Escudero said the President has been forthright about the Oplan Exodus aimed at arresting two high-profile terrorists Zulkifli bin Hir, alias Marwan, and Basit Usman.
The senator said resigned PNP chief Alan Purisima played a key role in spoiling the operation for feeding wrong information to the Commander-in-Chief.
”He really played a big role, not only in the wrong information he fed to the President based on what he understood from the message given by Gen. Rustico Guerrero, Western Mindanao Command chief, but also for not informing OIC-PNP chief Leonardo Espina and DILG Secretary Mar Roxas,” Escudero said in the weekly Kapihan sa Senado media forum.
Citing a provision in the Constitution, Escudero said the President did not violate any law and that calls for the Chief Executive’s resignation following the deadly clash between the SAF men and the Moro Islamic Liberation Front (MILF) and other armed groups in Maguindanao were unfounded.
“The President, under the Constitution, is immune from suit and can only be held liable, if at all, for what he did or did not do in the Mamasapano operation in an impeachment proceeding,” said Escudero, who also chairs the Senate Committee on Finance.
”For me, the only mistake that the President did was when he gave Purisima space to act at any capacity in the operation (despite his suspension). But then again, we have the benefit of hindsight,” Escudero explained.
In one of the Senate hearings, former SAF commander Director Getulio Napeňas Jr. admitted that Purisima told him not to tell Roxas and Espina of the special mission to arrest two wanted international terrorists in Mamasapano, Maguindanao.

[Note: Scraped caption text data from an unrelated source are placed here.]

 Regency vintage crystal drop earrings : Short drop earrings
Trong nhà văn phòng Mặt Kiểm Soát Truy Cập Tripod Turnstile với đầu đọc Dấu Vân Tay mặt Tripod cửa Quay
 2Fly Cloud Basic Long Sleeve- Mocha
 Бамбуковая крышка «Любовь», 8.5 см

Escudero also scored Napeňas for listening to Purisima despite the latter’s suspension.
”General Espina should know that a suspended official can no longer give order,” Escudero said.
He said that if the former SAF commander was ambivalent and scared of Purisima, Napeňas should have been more scared of what his men were about to face in the field.

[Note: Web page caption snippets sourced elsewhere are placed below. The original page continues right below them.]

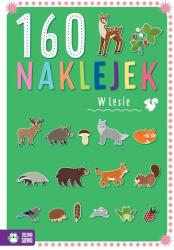 Zielona Sowa 160 naklejek. W lesie Carte de colorat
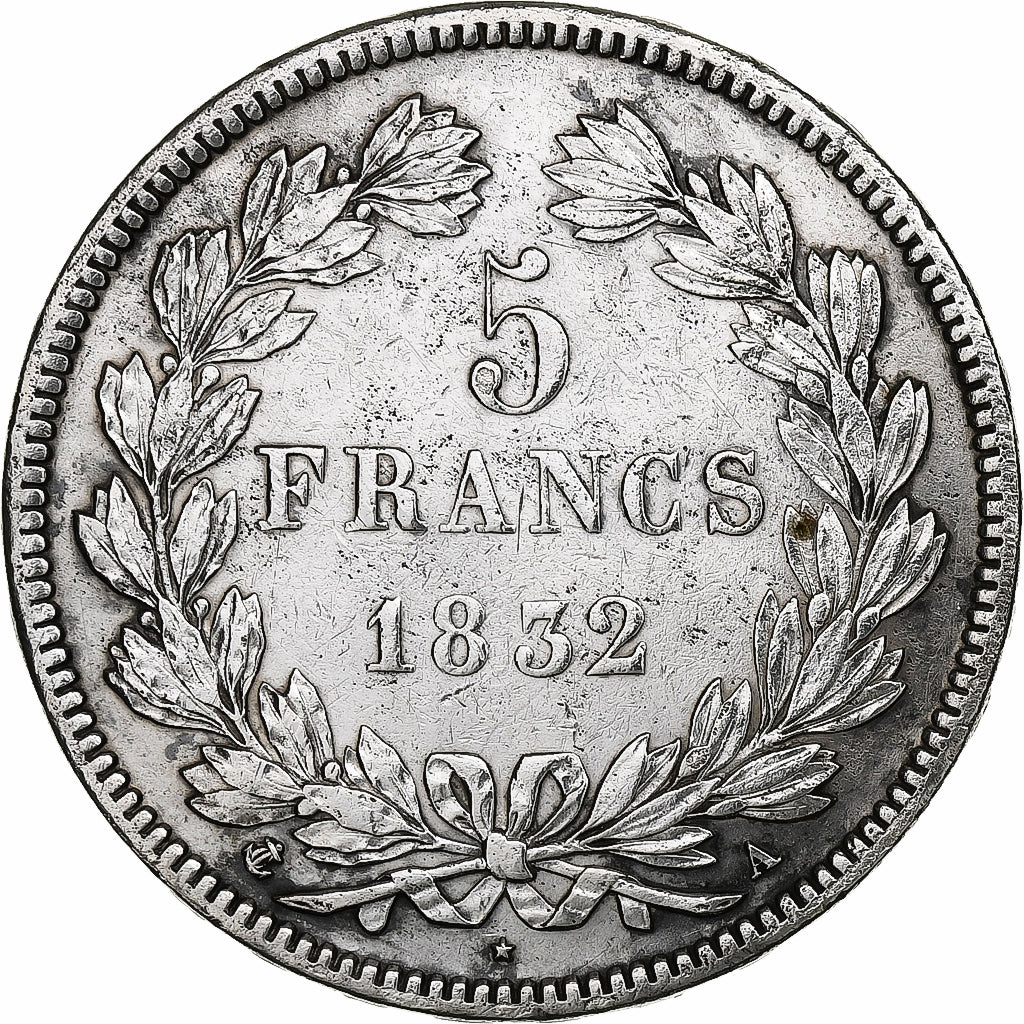 Francia, Louis-Philippe, 5 Francs, 1832, Paris, Argento, BB+, Gadoury:678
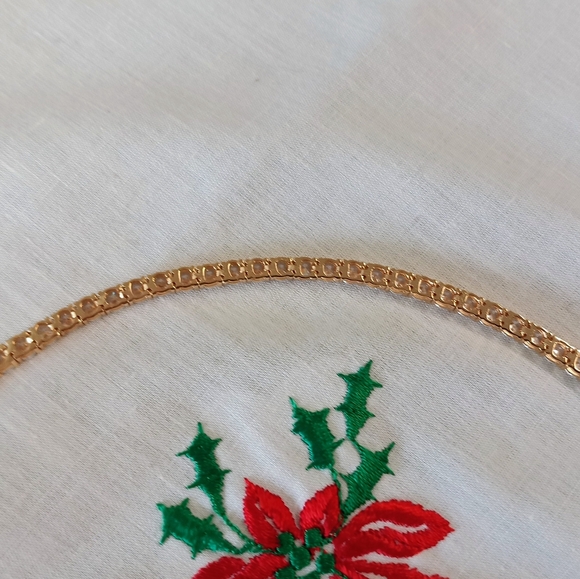 NWOT Gorgeous Gold Plated 4mm CZ Tennis Bracelet (6") - Picture 14 of 16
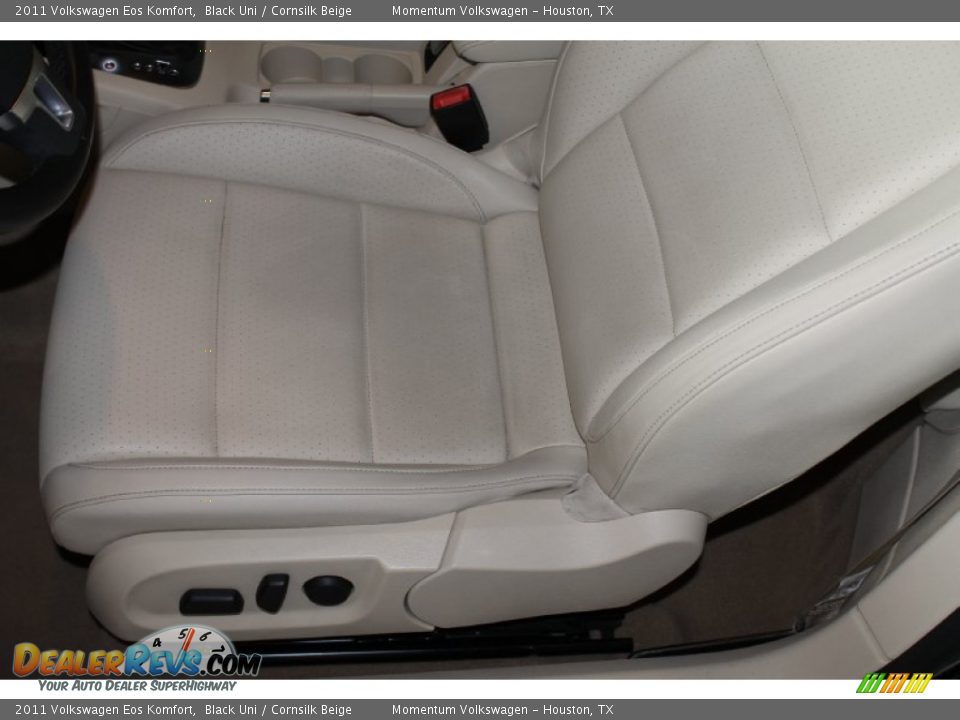 2011 Volkswagen Eos Komfort Black Uni / Cornsilk Beige Photo #16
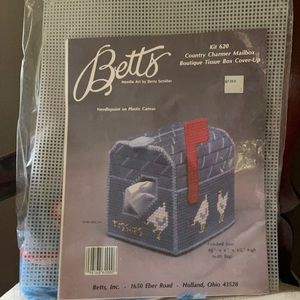 Vintage Betts needlepoint on plastic duck kit NWT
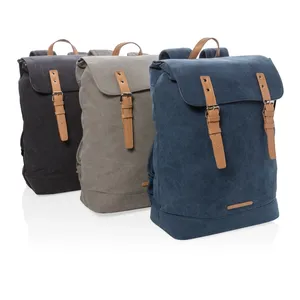 Sustainable PVC-Free <b>Canvas</b> PC <b>Backpack</b> for Promotional Merchandising Eco-Friendly Product Category - Product Image 3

”He should have considered first the situation of his men who will be endangered if there will be no coordination by simply following Purisima’s advice,” Escudero said.
According to Escudero, the Senate should immediately come out with its committee report on the Mamasapano investigation, simultaneous with the reports from the Board of Inquiry and other agencies that conducted investigations into the deadly clash.
At the same time, Escudero urged the President to come out in public once investigative reports have been released to answer, address and explain these results to the people waiting for answers, especially the families left behind by the 44 elite commandos who were killed in the Mamasapano mission.
”If necessary to address the public for the third, fourth time, he should do it so that the people will understand his relation to the reports and on what to do moving forward learning from past mistakes of the Mamasapano incident,” Escuero said.